Compiti da svolgere:
1. Nel testo sul Gotico padano, chi ha diretto il film del 1989 tratto da "Pet Sematary"?
2. Continua il testo sul Gotico padano a partire dalla sua ultima frase.

Testo del documento:
------------
Oltre ad Avati e ai suoi film ci sono altri autori e pellicole del Gotico padano. “Fra gli scrittori Eraldo Baldini, il creatore di Dylan Dog Tiziano Sclavi, Fabrizio Borgio, Paolo Prevedoni, Maurizio Cometto, Christian Sartirana, il sottoscritto, e mi dimentico di sicuro qualcuno”, aggiunge Arona. “Fra i film c’è ‘La villa delle anime maledette’ di Carlo Ausino, ‘Shanda’s River’ di Marco Rosson, ‘La casa nel vento dei morti’ di Francesco Campanini, persino il vecchio e antesignano ‘Hanno cambiato faccia’ di Corrado Farina può essere inscritto nel genere. E credo anche il recente ‘The Nest’ di Roberto De Feo, ambientato nel mio Piemonte”.

 

Una misteriosa sincronia fra Gotico padano e nordamericano si è avuta nel 1983: il romanzo di Stephen King “Pet Sematary” è uscito in America due mesi dopo “Zeder” di Pupi Avati in Italia, dove c’è un terreno che riporta in vita i morti come nel romanzo. Dati i tempi cinematografici ed editoriali, è stata probabilmente una affascinante coincidenza, del resto le storie sono comunque molto diverse, anche se pescano dallo stesso pozzo dei miti. Nel 1989 esce il film di Mary Lambert tratto da “Pet Sematary”  (in italiano intitolato “Cimitero vivente”): pur se con i limiti di un horror molto anni Ottanta senza particolari guizzi è piuttosto fedele al romanzo e nel finale (molto più esplicito rispetto a quello del libro) la regista cita probabilmente “Zeder”, uscito in America nel 1984.
------------
Record estratti:
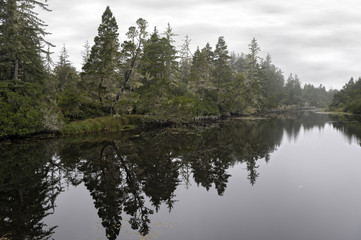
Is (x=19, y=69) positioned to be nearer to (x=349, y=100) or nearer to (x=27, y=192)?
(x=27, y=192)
------------
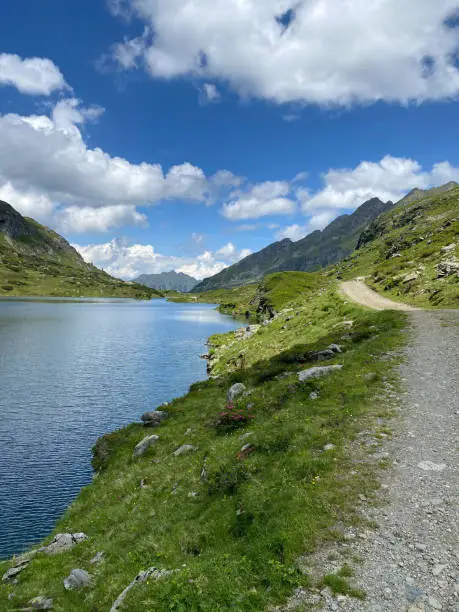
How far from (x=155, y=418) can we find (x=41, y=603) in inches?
------------
Risposte attese:
1. Mary Lambert.

2.
 

Il Gotico padano è campagnolo anche perché nei piccoli centri i cimiteri spesso sono aperti di notte, ci si può tranquillamente andare. “Di notte mi piace andare a visitare i cimiteri di campagna”, ha detto Avati sempre al Torino Film Festival. “Non c’è niente di più forte della paura per stimolare il proprio immaginario. Io sto bene con la paura e con la morte”.